Spectral energy scaling in precessing turbulence.

Abstract

We study precessing turbulence, which appears in several geophysical and astrophysical systems, by direct numerical simulations of homogeneous turbulence where precessional instability is triggered due to the imposed background flow. We show that the time development of kinetic energy K occurs in two main phases associated with different flow topologies: (i) an exponential growth characterizing three-dimensional turbulence dynamics and (ii) nonlinear saturation during which K remains almost time independent, the flow becoming quasi-two-dimensional.

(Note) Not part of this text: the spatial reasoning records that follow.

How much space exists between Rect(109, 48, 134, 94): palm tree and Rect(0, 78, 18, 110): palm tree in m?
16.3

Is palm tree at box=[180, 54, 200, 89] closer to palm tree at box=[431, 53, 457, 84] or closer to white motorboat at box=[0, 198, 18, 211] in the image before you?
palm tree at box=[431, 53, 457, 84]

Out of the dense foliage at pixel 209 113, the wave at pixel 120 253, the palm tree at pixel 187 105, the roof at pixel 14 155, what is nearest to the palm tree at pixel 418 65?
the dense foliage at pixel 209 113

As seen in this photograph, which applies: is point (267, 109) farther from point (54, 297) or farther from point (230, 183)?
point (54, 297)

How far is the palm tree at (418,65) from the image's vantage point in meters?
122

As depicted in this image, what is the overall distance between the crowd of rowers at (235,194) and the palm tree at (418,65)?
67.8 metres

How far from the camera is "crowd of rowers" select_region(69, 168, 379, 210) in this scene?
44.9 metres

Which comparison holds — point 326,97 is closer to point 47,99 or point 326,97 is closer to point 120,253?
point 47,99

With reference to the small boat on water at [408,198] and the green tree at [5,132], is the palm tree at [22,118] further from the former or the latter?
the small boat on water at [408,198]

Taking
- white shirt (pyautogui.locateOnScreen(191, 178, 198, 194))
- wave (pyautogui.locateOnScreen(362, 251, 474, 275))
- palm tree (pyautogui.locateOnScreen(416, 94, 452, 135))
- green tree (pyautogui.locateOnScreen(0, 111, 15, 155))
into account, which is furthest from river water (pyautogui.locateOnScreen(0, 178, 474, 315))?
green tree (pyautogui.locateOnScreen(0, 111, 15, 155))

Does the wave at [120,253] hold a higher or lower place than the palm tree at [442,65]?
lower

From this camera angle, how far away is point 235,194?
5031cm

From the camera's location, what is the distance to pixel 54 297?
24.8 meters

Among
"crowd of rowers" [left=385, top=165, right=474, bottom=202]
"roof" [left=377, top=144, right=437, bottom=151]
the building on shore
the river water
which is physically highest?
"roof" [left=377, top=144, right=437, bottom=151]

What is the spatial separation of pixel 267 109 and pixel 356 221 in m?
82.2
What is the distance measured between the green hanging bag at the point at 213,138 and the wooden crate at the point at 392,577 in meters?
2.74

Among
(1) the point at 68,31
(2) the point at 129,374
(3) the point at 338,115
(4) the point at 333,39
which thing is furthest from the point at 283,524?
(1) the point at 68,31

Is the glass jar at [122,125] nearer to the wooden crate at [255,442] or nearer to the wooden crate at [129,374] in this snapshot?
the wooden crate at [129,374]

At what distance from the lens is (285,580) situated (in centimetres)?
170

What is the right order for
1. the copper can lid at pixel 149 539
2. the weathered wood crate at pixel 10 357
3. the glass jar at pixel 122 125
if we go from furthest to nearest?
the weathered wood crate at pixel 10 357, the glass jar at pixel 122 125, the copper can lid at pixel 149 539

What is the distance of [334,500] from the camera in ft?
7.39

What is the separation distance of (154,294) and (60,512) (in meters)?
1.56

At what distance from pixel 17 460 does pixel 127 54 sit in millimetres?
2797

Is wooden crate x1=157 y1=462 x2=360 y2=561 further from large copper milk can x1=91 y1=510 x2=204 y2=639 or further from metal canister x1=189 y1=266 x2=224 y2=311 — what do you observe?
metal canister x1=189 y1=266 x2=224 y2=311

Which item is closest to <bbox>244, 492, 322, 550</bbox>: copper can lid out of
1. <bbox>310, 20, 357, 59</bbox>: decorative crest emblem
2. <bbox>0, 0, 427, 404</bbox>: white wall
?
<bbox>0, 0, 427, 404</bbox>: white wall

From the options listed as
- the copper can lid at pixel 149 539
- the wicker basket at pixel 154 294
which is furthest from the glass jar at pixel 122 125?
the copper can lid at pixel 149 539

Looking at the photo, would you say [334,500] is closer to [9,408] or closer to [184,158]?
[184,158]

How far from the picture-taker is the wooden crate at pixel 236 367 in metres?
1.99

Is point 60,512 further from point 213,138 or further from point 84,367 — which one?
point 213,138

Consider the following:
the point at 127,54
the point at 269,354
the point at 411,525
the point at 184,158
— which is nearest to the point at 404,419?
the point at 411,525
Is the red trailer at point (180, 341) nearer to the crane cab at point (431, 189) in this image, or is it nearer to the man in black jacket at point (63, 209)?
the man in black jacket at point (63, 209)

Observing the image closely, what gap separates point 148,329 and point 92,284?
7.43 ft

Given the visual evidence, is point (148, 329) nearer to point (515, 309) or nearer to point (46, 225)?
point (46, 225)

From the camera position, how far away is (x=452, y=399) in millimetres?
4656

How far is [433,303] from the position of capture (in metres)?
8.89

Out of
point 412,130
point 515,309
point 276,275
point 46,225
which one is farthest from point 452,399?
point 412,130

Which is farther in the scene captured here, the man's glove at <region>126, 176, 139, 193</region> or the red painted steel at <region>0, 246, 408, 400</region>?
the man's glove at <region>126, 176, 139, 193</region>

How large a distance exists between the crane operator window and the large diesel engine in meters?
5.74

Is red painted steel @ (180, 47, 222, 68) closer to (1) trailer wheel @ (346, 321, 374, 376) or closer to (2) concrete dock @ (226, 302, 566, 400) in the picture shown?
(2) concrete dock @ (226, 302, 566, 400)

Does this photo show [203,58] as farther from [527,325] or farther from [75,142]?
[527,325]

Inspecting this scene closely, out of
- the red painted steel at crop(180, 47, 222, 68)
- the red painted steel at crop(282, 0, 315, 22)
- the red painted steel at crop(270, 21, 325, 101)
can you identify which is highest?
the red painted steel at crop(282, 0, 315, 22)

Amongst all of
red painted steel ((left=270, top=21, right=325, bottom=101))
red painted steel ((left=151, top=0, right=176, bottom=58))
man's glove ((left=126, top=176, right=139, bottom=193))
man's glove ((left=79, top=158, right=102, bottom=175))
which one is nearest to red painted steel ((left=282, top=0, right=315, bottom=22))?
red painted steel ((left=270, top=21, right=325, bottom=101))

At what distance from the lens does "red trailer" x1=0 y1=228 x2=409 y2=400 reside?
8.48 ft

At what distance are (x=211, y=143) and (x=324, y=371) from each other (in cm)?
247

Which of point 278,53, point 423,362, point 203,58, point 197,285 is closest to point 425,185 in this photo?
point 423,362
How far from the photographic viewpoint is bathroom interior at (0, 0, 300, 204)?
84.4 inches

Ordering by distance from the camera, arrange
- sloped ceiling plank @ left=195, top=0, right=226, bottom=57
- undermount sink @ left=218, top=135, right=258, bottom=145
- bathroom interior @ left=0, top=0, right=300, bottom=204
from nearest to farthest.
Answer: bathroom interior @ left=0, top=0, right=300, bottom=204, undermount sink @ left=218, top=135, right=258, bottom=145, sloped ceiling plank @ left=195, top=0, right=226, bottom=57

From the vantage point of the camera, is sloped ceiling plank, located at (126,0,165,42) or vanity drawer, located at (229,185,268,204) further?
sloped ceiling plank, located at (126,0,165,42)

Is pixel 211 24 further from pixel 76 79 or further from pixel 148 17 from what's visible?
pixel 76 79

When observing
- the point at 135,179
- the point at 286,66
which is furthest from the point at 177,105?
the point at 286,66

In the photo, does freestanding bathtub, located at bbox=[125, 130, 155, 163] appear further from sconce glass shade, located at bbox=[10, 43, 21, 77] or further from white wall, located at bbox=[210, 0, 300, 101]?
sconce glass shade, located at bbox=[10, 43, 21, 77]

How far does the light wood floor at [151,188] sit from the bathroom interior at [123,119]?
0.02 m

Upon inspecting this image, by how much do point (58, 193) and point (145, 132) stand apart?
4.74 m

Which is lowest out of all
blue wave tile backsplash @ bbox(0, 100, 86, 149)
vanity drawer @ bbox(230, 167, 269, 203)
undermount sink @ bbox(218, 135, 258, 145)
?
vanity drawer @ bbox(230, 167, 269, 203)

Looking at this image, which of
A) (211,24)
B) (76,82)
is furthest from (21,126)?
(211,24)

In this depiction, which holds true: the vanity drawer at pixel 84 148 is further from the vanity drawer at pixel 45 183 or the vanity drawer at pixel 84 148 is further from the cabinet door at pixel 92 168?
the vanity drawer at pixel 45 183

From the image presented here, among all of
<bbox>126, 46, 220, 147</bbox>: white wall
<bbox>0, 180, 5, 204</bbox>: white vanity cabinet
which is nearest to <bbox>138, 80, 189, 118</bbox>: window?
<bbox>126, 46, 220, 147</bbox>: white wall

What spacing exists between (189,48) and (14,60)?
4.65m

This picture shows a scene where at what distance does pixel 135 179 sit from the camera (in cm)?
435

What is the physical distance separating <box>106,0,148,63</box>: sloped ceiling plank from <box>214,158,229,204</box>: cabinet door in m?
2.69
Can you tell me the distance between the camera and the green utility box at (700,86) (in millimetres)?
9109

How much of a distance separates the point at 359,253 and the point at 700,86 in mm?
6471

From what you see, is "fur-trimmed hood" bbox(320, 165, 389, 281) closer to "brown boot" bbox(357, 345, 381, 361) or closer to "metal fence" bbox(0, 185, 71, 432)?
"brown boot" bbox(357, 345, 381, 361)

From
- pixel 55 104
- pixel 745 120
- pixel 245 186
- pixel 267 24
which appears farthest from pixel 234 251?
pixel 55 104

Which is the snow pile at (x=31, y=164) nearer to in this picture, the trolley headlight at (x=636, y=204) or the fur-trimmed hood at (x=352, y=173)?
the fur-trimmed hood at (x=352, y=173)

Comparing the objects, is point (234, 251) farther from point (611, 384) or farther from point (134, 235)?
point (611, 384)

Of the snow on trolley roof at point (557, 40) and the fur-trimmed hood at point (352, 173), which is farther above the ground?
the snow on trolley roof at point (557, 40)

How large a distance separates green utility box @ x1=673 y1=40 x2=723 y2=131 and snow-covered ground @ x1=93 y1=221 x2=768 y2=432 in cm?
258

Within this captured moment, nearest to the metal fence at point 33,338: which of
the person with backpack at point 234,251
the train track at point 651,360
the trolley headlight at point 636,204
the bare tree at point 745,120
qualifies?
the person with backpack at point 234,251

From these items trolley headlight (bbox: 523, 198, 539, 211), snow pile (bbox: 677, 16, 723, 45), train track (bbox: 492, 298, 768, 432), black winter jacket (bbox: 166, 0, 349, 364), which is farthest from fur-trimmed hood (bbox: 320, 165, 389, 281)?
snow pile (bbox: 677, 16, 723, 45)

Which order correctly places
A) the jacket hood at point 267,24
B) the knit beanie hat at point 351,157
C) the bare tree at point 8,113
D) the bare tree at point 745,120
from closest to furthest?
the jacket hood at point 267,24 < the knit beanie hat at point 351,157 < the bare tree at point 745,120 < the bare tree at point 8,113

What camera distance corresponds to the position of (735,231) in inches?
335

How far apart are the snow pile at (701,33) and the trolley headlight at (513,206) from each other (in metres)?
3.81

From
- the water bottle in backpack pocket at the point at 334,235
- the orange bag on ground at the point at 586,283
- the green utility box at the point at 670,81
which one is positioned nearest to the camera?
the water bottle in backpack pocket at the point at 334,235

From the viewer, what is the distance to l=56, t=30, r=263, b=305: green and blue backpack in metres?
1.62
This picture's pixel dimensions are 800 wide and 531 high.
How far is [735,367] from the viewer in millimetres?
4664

The latter stage, wherein the development of K remains insensitive to the initial state, shares an important common feature with other quasi-two-dimensional rotating flows such as rotating Rayleigh-Bénard convection, or the large atmospheric scales: in the plane k_{∥}=0, i.e., the plane associated to an infinite wavelength in the direction parallel to the principal rotation axis, the kinetic energy spectrum scales as k_{⊥}^{-3}. We show that this power law is observed for wave numbers ranging between the Zeman "precessional" and "rotational" scales, k_{S}^{-1} and k_{Ω}^{-1}, respectively, at which the associated background shear or inertial timescales are equal to the eddy turnover time. In addition, an inverse cascade develops for (k_{⊥},k)<k_{S}, and the spherically averaged kinetic energy spectrum exhibits a k^{-2} inertial scaling for k_{S}<k<k_{Ω}.